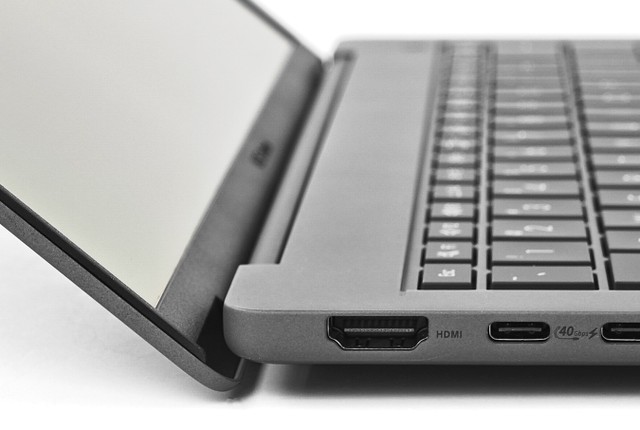ASUS Zenbook A14 Copilot+ PC 手提電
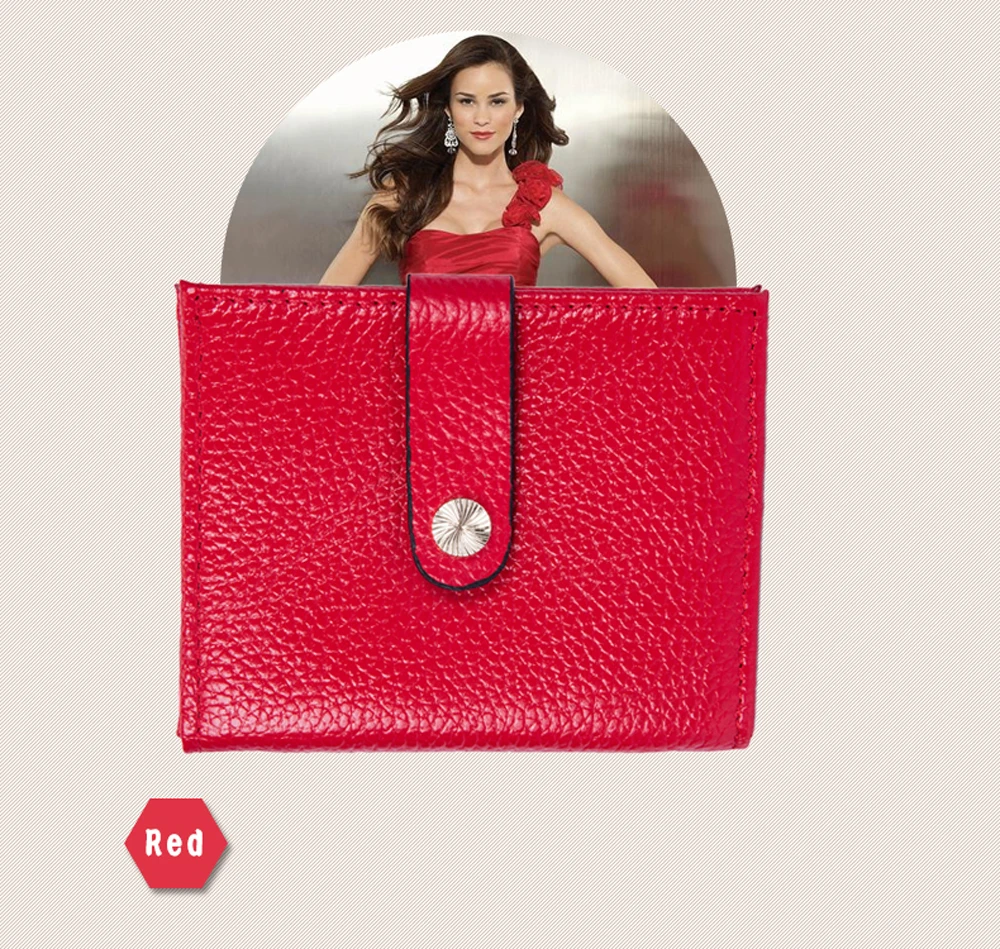 RFID-Wallet_12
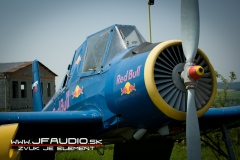 bidovce-maxi-tuning-31-of-43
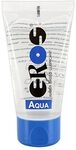 EROS ER33050 AQUA Tube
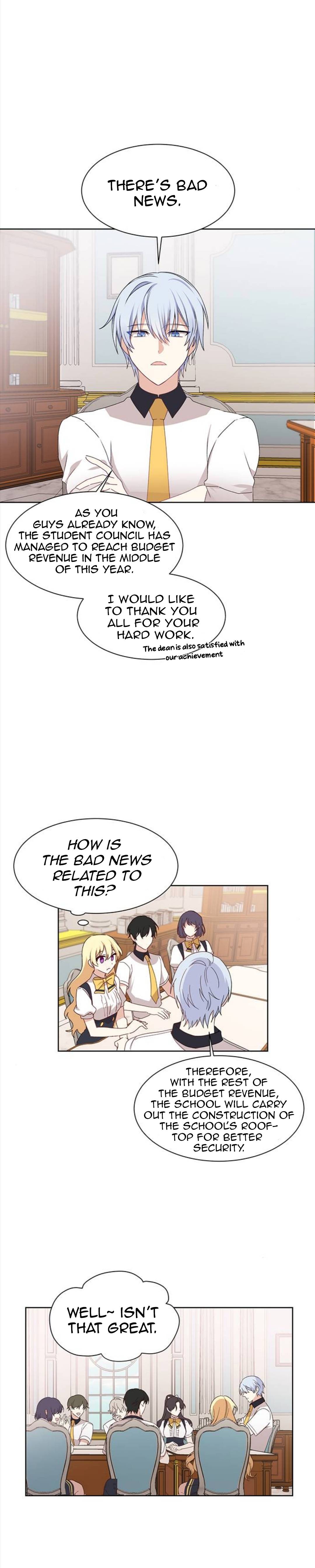 Page 3 of Chapter 20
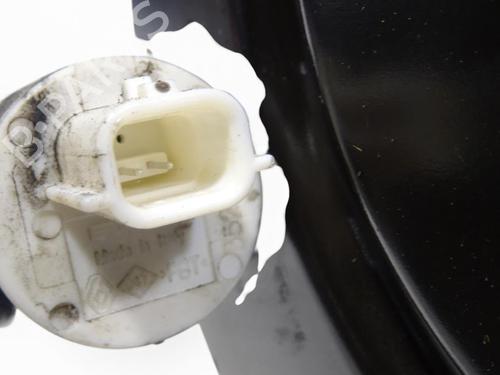 Servo brake DACIA LODGY (JS_) 1.3 TCe 100 (JSNU) | BP35889042M42 - Image 2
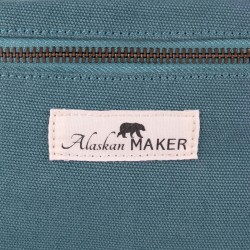 Sac banane - Denim foncé - Alaskan Maker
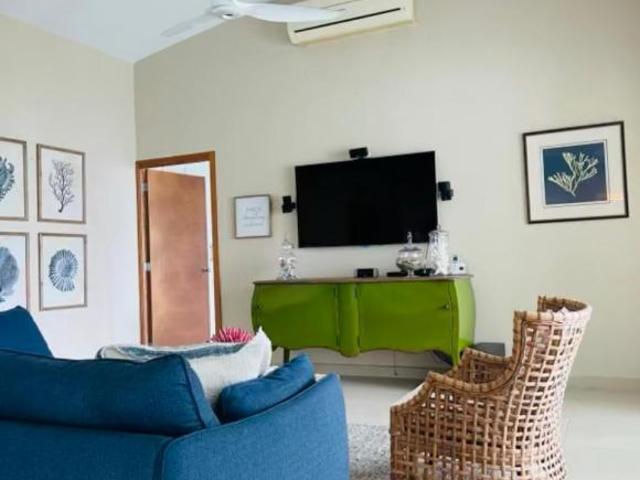 PH BALBOA APARTAMENTO DE PLAYA EN VENTA, BIJAO SANTA CLARA 6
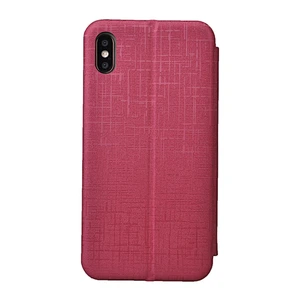 Leather Phone Case Shell Wallet Case With Special Pattern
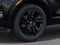 2026 Buick Encore GX Sport Touring AWD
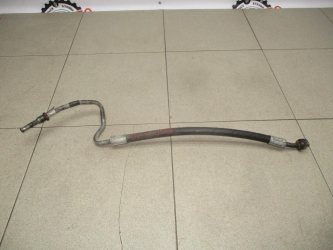 Трубка гидравлическая BMW 7-Series F01, F02, F03, F04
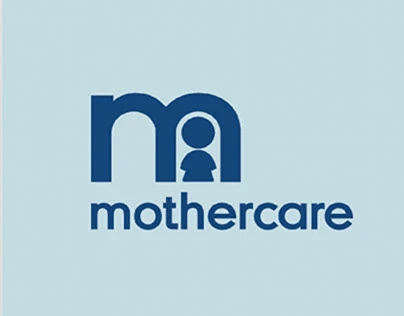 MOTHERCARE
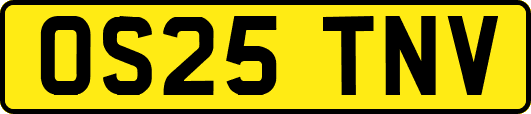 OS25TNV
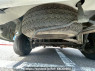 Used 2008 AT toyota succeed-van NCP51V Image[42]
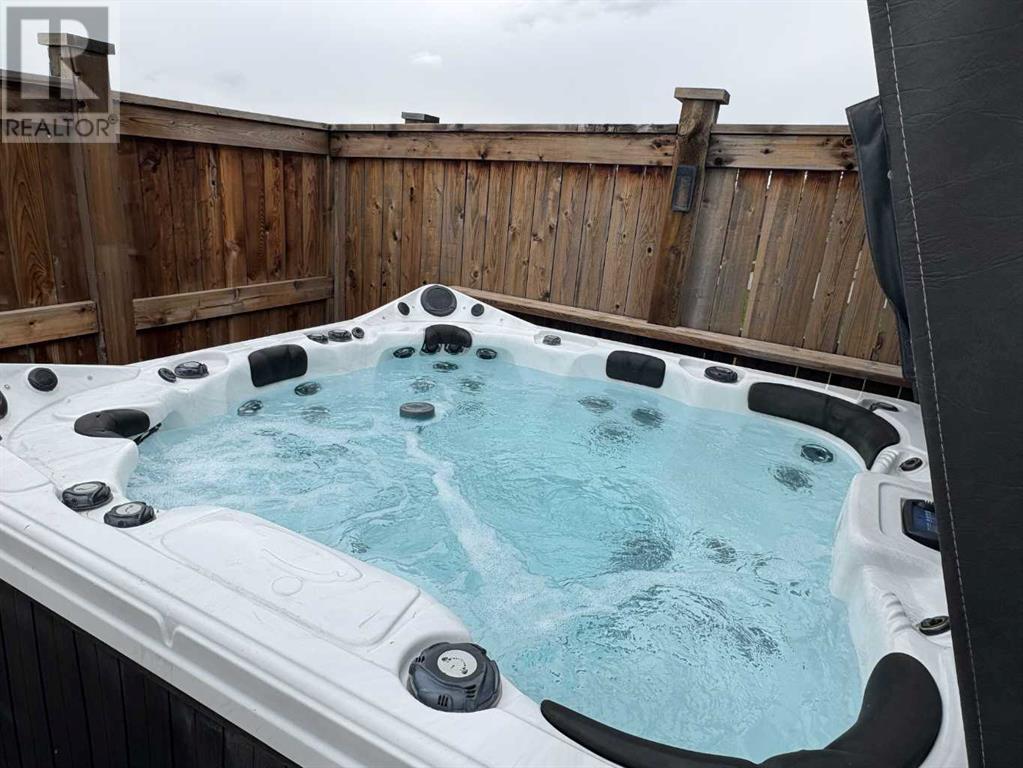 127 Legacy Reach Manor Se, Calgary, Alberta  T2X 2C5 - Photo 24 - A2223215
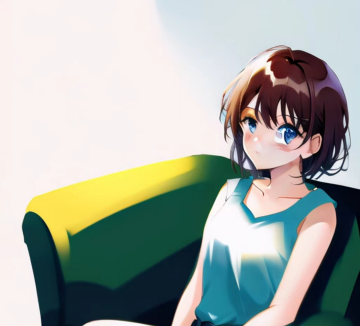 1694363426357609.png 微信图片_20230911002933_副本.png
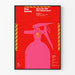 Plakat Brandforebyggelse - Brandforebyggelsesplakat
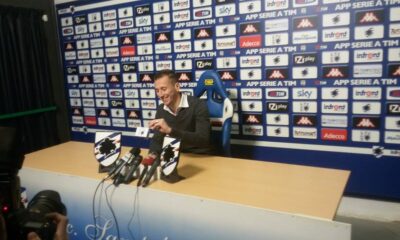 gastaldelloaddiobogliasco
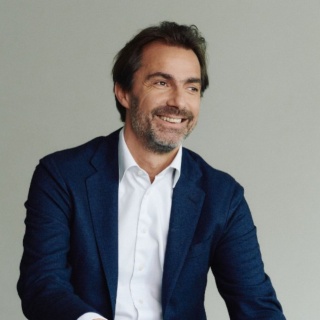 Emmanuel Joffre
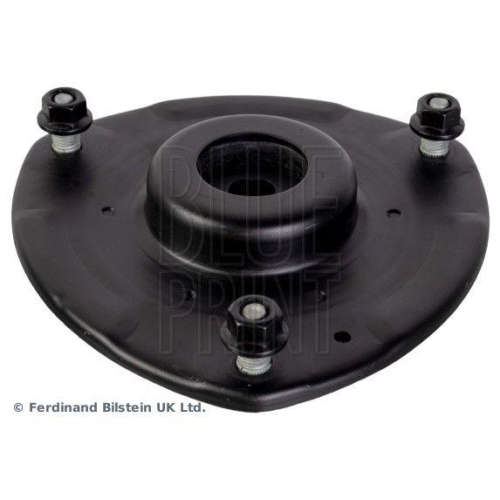 BLUE PRINT Reparatursatz, Federbeinst&uuml;tzlager ADBP800308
****************************************
**The task**
Extract every line from the start of the records down to the line containing "Sac banane - Denim foncé - Alaskan Maker", both ends included, reproducing the text without alteration. Omit the pictures from the output.

**Your response**
ASUS Zenbook A14 Copilot+ PC 手提電
 RFID-Wallet_12
 bidovce-maxi-tuning-31-of-43
 EROS ER33050 AQUA Tube
 Page 3 of Chapter 20
 Servo brake DACIA LODGY (JS_) 1.3 TCe 100 (JSNU) | BP35889042M42 - Image 2
 Sac banane - Denim foncé - Alaskan Maker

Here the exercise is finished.